パラレルキャリアによる地方創生 | 瀬崎真広
宇野常寛が火曜日のキャスターを担当する番組「NewsX」(dTVチャンネル・ひかりTVチャンネル+にて放送中)の書き起こしをお届けします。3月19日に放送されたvol.27のテーマは「パラレルキャリアとしての地方創生」。NPO法人ZESDAの瀬崎真広さんをゲストに迎え、東京のプロボノであるZESDAが、石川県能登半島にある「春蘭の里」をいかに盛り上げていったか。その活動の詳細と、地域創生の理想的なあり方についてお話を伺いました。(構成:籔 和馬)
NewsX vol.27 「パラレルキャリアによる地方創生」
2019年3月19日放送
ゲスト:瀬崎真広(NPO法人ZESDA)
アシスタント:得能絵理子
地方創生の成功例、春蘭の里の魅力
得能 NewsX火曜日、今日のゲストはNPO法人 ZESDAの瀬崎真広さんです。瀬崎さんはパラレルキャリアで、プロボノとしての活動と本業がおありなんですよね。
瀬崎 そのとおりです。私は某金融機関に勤めています。そこでの仕事ももちろん楽しいんですけども、それ以外の職域に囚われない、いろんな活動をしてみたいなと思っていまして、家庭と仕事以外の第三の場としてパラレルキャリアという選択肢をとっています。
得能 今日のテーマは「パラレルキャリアによる地方創生」で、最初のキーワードは「ZESDAの取り組み」です。
宇野 ZESDAとは何の略なの?
瀬崎 これは略称で、最初のZがZipangのZですね。
宇野 なんでJじゃないの?
瀬崎 公共団体でよくJを使ってしまっているので、風変わりな代表がZにしようと考えて「Zipang Economic System Design Association」と名づけたと聞いております。

_データ抜粋:_
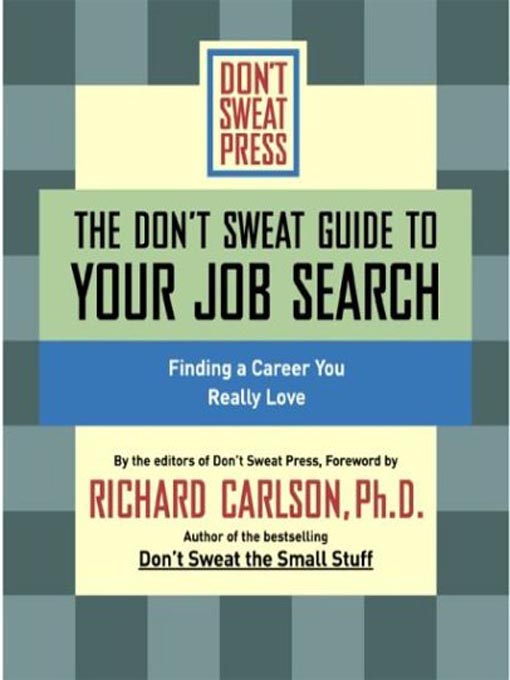 The Don't Sweat Guide to Your Job Search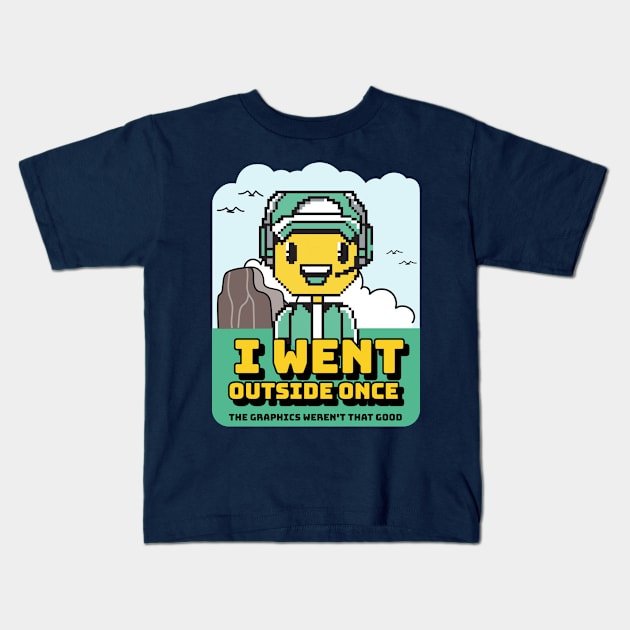 I Went Outside Once. The Graphics Weren't That Good Kids T-Shirt by Issho Ni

_指示 1:_ パラレルキャリアによる地方創生を扱った記事のうち、「アシスタント:得能絵理子」から「という選択肢をとっています。」までの部分を一字一句違えずに書き写してください。
_指示 2:_ パラレルキャリアによる地方創生についての対談記事を、その最後の発言の後から書き継いでください。

_最終回答 1:_
アシスタント:得能絵理子
地方創生の成功例、春蘭の里の魅力
得能 NewsX火曜日、今日のゲストはNPO法人 ZESDAの瀬崎真広さんです。瀬崎さんはパラレルキャリアで、プロボノとしての活動と本業がおありなんですよね。
瀬崎 そのとおりです。私は某金融機関に勤めています。そこでの仕事ももちろん楽しいんですけども、それ以外の職域に囚われない、いろんな活動をしてみたいなと思っていまして、家庭と仕事以外の第三の場としてパラレルキャリアという選択肢をとっています。

_最終回答 2:_
宇野 ZESDAは具体的に何をやっているの?
瀬崎 ZESDAはいわゆるプロボノ系の団体です。プロボノとは、本業の専門知識などを活かした公益性が高いボランティア活動ですね。
宇野 ちなみにどんな人がいるの?
瀬崎 プロボノはアメリカなどでは、弁護士やコンサルが集まって、専門知識を活かして公益性が高い活動をしようという団体なんです。その中でもZESDAは特徴的で、多様性があるんですね。商社マン、銀行員、コンサル、メーカー勤務者、学者の方など、いろんな職種の方がいます。そういう多様性のなかでのかけ合わせから、なにか価値のあるものをつくろうというような理念を持って活動しております。
宇野 僕はZESDAの人たちと縁があって、何年も仲良くさせてもらっていて、その縁で石川県の春蘭の里に取材に行っています。春蘭の里は、ZESDAが関わった地方創生プロジェクトの中でも最大の成功例ですよね。前半は瀬崎さんに春蘭の里の取り組みなどをあらためて紹介してもらい、もう一回プロボノと地方創生というテーマの基礎知識を確認していきながら話していけたらと思っています。
瀬崎 こちらは春蘭の里の場所を表しています。春蘭の里とは、そもそもは石川県の奥能登にある農家民宿群の呼称なんですね。今の流れで少子高齢化が進んでいくと、この地域の村落が消滅してしまうという中で、有志の方々がこの地域を創生していこうと民泊を始めたんです。石川県の奥能登は、遠いように見えるんですけども、実は羽田空港から1時間弱でアクセスできます。
宇野 新幹線で金沢まで行くと、2〜3時間、余裕でかかるでしょ?だから、むしろ近いぐらいなんだよ。
得能 めちゃめちゃ近いじゃないですか。通勤もやろうと思えば、できそうなぐらいの時間ですね。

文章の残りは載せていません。